Another vote for VLC! After upgrading to 10 I had similar problems getting it to work, finally figured out what you posted here.


----------



## diyorpay (Sep 21, 2010)

As a computer administrator, get to device manager thru menu or Control Panel.
Find DVD player and delete it.
Reboot.
Win10 will reinstall player in device list and may find proper drivers. Otherwise will reinstall itself with old drivers.


----------



## BigJim (Sep 2, 2008)

diyorpay said:


> As a computer administrator, get to device manager thru menu or Control Panel.
> Find DVD player and delete it.
> Reboot.
> Win10 will reinstall player in device list and may find proper drivers. Otherwise will reinstall itself with old drivers.


I will give this a try and let you know.
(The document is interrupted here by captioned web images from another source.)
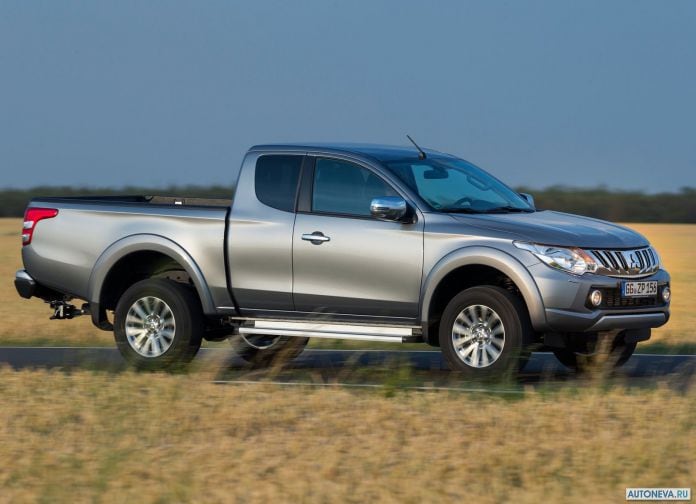 2016 Mitsubishi L200 - фотография 43 из 131
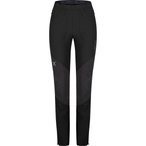 Montura Vertigo 2 Hose Damen  Softshellhose schwarz Größe S Alpinklettern | Be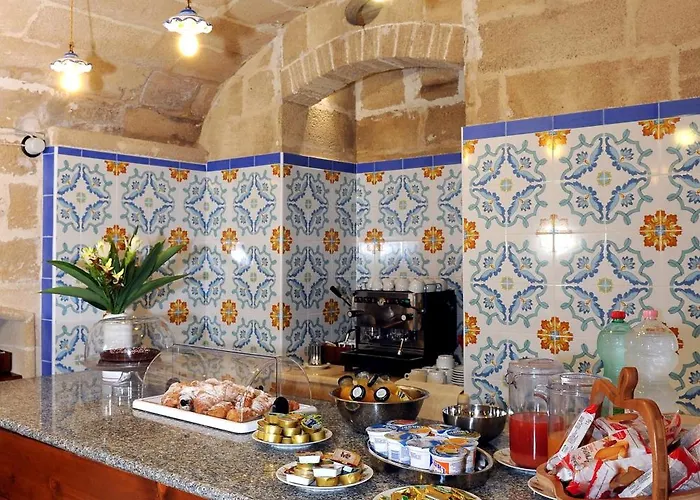 Bed & Breakfast L'uomo E Il Mare 3*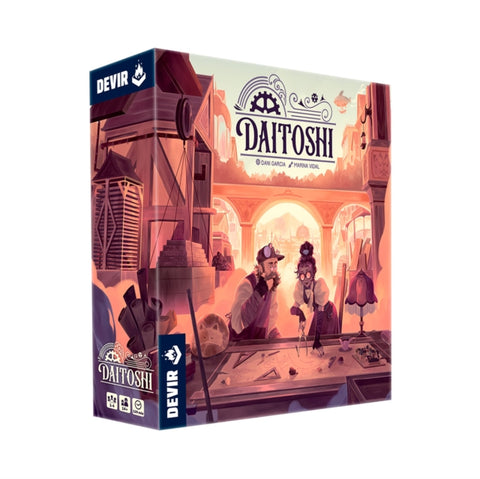 Daitoshi Game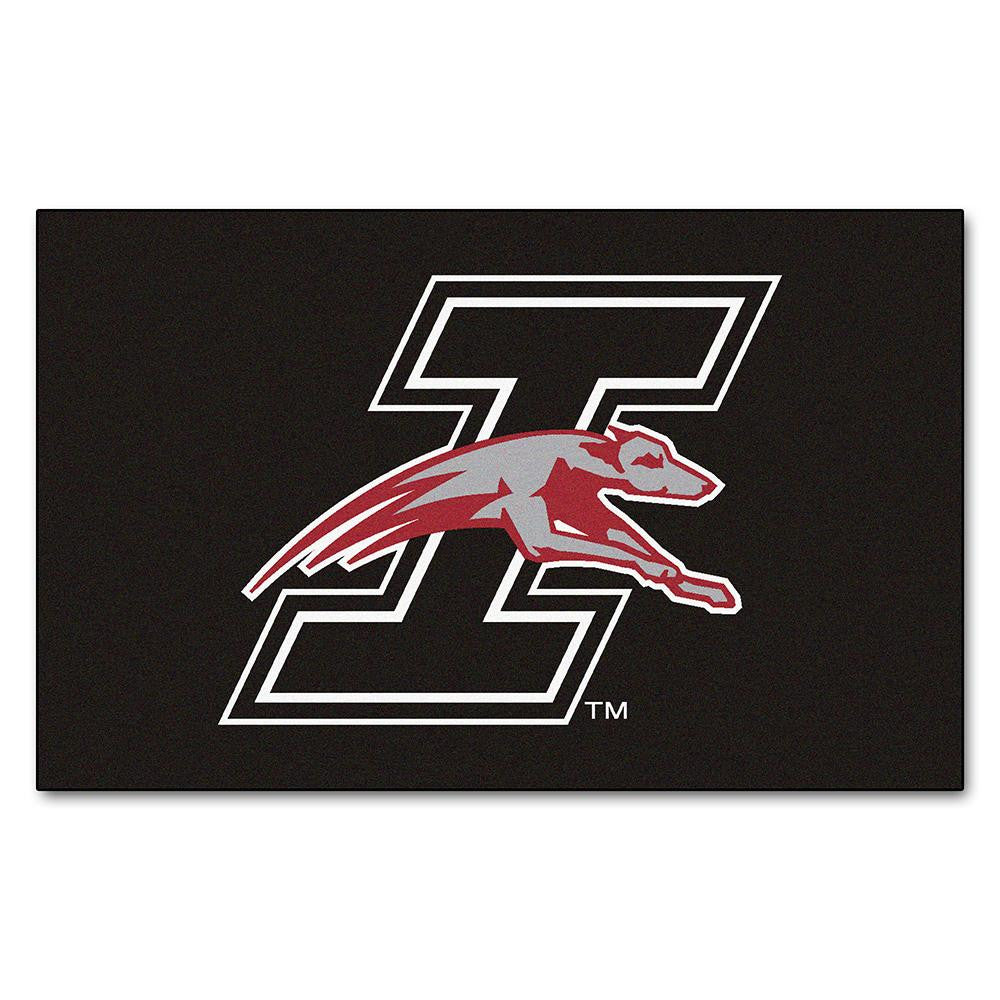 Indianapolis Greyhounds Ncaa Ulti-mat Floor Mat (5x8')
Thanks.


----------



## BigJim (Sep 2, 2008)

diyorpay, that worked, I appreciate your information.


----------



## Kemper100 (Sep 16, 2017)

PPBART said:


> Another vote for VLC! After upgrading to 10 I had similar problems getting it to work, finally figured out what you posted here.


I use to love VLC until about a year ago then it started playing everything at a audio higher pitch sounding like Alvin and the Chipmunks, the video is normal speed but the audio pitch is higher.


----------



## huesmann (Aug 18, 2011)

If video is normal speed and audio is faster then video and sound must get out of sync. Does it?


----------